Sashka Koloff reiterated the need for continuous review, emphasizing alignment with audience expectations. "You can’t just set some policies and forget. You need to be in line with audience expectations, making sure that they actually work in practice… It’s foolish to think that you set forward policies and then not review them. We have to be in constant review." Jane Barrett observed an interesting shift at Reuters: "One of the really interesting changes we are seeing is that some of our journalists are becoming smart product builders and some of our engineers are spotting journalism problems to solve."
Martin Schori highlighted a crucial audience insight: "Most people are not super interested in exactly what tools you’re using for various tasks. I think the only thing they want to know is: Is it a human or a journalist who makes the bigger decisions? Who chooses what you are reporting, for example, and who’s responsible for it? People are concerned about that." This underscores that transparency about human oversight and accountability is often more important to audiences than the specific AI technologies employed.
Cynthia Tu of Sahan Journal exemplified this transparency, particularly for niche audiences. As a nonprofit serving immigrants and communities of color in Minnesota, Sahan Journal is acutely aware of potential AI biases and disparities. Tu shared how she transparently communicated their use of AI tools in reporting and business operations in their weekly newsletter, detailing challenges, concerns, and decisions. This proactive communication led to positive feedback and increased accessibility, whereas merely mentioning AI without context often elicited negative reactions. "And that’s why our AI policy is so important," she concluded.

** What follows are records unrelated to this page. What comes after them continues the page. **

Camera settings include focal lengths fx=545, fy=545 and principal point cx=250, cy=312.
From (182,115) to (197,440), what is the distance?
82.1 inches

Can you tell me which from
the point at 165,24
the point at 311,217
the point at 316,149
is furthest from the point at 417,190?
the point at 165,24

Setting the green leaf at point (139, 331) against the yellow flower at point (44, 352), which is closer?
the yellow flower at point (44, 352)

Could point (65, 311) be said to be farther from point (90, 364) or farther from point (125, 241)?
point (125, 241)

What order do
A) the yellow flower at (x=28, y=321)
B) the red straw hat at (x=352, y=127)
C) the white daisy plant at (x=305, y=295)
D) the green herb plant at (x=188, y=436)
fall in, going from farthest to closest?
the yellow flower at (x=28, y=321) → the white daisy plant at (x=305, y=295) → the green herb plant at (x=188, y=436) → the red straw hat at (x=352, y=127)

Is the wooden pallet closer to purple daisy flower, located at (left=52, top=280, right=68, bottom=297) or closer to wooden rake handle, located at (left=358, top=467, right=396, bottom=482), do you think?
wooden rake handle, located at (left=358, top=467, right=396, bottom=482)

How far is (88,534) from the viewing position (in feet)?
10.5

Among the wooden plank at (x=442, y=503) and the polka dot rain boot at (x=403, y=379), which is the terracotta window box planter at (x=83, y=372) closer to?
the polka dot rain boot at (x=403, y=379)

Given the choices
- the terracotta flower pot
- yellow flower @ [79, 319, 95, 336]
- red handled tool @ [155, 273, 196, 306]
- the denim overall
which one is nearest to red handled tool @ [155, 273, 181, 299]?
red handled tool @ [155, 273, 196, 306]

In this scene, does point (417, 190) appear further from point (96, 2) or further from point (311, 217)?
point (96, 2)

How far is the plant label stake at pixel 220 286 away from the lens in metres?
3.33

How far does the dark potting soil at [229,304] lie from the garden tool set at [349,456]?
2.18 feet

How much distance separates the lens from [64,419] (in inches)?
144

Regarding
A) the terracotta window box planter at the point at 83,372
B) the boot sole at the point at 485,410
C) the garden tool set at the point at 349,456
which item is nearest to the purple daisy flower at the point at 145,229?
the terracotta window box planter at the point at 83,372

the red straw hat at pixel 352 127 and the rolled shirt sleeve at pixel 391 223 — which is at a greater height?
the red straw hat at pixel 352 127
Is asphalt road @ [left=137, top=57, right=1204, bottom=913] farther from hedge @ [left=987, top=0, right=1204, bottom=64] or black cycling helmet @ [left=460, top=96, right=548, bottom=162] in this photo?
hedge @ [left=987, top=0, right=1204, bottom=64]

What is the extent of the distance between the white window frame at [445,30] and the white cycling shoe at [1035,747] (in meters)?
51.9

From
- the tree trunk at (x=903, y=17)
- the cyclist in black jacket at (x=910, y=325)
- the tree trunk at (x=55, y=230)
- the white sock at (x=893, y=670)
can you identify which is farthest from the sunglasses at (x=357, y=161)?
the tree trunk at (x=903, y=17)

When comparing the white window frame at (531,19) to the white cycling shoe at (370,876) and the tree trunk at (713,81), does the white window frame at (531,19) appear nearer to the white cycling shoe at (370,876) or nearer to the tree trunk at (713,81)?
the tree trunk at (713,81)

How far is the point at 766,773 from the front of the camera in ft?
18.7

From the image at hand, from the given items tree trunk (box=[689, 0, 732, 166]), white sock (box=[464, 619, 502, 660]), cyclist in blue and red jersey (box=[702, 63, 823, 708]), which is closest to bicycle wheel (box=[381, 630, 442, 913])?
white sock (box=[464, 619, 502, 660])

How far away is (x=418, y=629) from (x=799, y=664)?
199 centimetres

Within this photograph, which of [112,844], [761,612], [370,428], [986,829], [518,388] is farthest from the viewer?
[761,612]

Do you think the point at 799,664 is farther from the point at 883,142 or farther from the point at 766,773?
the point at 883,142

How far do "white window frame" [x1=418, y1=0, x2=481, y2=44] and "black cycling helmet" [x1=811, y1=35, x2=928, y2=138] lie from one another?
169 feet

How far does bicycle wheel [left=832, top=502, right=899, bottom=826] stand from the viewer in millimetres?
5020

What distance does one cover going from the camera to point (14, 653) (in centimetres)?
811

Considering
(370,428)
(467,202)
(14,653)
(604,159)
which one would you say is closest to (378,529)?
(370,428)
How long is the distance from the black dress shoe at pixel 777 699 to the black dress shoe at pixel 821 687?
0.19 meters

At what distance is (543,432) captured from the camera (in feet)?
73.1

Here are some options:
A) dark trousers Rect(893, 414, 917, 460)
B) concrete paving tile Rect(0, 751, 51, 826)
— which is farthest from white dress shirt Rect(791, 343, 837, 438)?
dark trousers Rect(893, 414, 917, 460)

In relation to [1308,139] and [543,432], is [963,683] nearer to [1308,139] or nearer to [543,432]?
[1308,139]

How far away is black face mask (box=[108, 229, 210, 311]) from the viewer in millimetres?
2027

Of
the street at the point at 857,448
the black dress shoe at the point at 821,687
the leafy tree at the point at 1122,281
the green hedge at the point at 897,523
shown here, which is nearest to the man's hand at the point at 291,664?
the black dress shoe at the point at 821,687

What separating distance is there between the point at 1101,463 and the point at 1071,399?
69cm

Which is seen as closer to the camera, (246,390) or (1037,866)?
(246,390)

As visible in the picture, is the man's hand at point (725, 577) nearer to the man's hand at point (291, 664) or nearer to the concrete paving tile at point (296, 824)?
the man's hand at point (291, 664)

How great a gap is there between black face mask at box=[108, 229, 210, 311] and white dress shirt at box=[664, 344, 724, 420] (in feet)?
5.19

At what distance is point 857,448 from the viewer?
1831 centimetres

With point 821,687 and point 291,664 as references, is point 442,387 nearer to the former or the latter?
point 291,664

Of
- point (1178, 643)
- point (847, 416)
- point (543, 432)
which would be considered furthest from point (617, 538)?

Conclusion: Adapting to the Future of Journalism
The integration of artificial intelligence into newsrooms is not a temporary trend but a fundamental, ongoing transformation. The experiences and insights from leading news organizations underscore a multi-faceted approach to navigating this new frontier. Key takeaways include the imperative of values-driven policy development, the necessity of continuous staff training and a culture of experimentation, the establishment of robust and inclusive governance structures, and an unwavering commitment to transparency with both internal teams and the public.
Ultimately, AI is poised to serve as a powerful assistant, enhancing journalistic efficiency, expanding coverage into underserved areas, and freeing up human journalists to focus on the irreplaceable core of their profession: critical thinking, investigative reporting, empathetic storytelling, and ethical judgment. The journey of adapting to AI is an iterative one, characterized by constant review, learning from mistakes, and collaboration across the industry. By embracing these principles, news organizations can harness the transformative potential of AI while safeguarding the trust and credibility that are the bedrock of journalism.